El georgiano asesinado el martes en la entrada de un restaurante chino del paseo de Santa María de la Cabeza, Nuesar Jordania, de 36 años, fue rematado a sangre fría. Uno de sus dos asesinos le descerrajó un tiro en la cabeza cuando estaba herido en el suelo. Los pistoleros tienen entre 25 y 30 años y parecen originarios de países del Este, según explicó un testigo.

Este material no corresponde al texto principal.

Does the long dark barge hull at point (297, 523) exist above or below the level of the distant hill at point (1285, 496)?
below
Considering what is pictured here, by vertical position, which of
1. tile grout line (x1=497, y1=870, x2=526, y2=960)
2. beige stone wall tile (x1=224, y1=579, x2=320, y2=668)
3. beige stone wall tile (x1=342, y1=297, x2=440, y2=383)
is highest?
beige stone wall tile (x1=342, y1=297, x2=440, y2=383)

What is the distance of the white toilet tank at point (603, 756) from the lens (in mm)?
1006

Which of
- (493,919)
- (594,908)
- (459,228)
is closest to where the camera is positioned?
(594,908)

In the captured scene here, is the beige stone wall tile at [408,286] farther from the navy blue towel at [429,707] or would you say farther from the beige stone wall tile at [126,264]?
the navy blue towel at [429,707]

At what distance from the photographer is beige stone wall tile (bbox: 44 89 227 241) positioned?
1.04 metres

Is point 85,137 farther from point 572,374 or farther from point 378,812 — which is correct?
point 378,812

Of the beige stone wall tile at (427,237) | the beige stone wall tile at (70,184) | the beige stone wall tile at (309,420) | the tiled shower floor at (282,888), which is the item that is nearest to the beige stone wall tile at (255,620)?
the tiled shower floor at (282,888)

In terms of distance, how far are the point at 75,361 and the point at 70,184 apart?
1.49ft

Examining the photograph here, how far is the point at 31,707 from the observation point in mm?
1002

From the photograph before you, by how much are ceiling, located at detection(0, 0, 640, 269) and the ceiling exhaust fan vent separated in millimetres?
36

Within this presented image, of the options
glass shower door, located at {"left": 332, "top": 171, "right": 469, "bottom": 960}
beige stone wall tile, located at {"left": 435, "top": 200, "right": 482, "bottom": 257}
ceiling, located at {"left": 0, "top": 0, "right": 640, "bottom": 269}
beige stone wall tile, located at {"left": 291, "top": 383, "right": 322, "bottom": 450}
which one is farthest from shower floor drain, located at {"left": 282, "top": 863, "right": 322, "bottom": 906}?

El móvil del crimen es un ajuste de cuentas, según la policía.

Un testigo explicó ayer que Nuesar corría por el paseo de Santa María de la Cabeza hacia la plaza del Emperador Carlos V perseguido por tres hombres armados. Trató de darles esquinazo escondiéndose en el restaurante chino El Buen Gusto. No lo consiguió. Los pistoleros le dispararon a quemarropa. Una bala perdida destrozó un cristal del local y, de rebote, hirió en la cara a una cliente.

Otra bala alcanzó de lleno en el pecho a Nuesar, que quedó tendido en el suelo. Un pistolero se acercó hasta él, se agachó y le descerrajó un tiro en la cabeza. 'Sólo escuché dos disparos, pero el muerto tenía siete balazos en el tórax y uno en la cabeza. Y, en el restaurante, la policía encontró cuatro casquillos', explicó un cliente. Nuesar tenía su domicilio en la calle de Orense y se había comprado un coche de lujo apenas unas horas antes de morir.

* Este artículo apareció en la edición impresa del miércoles, 31 de enero de 2001.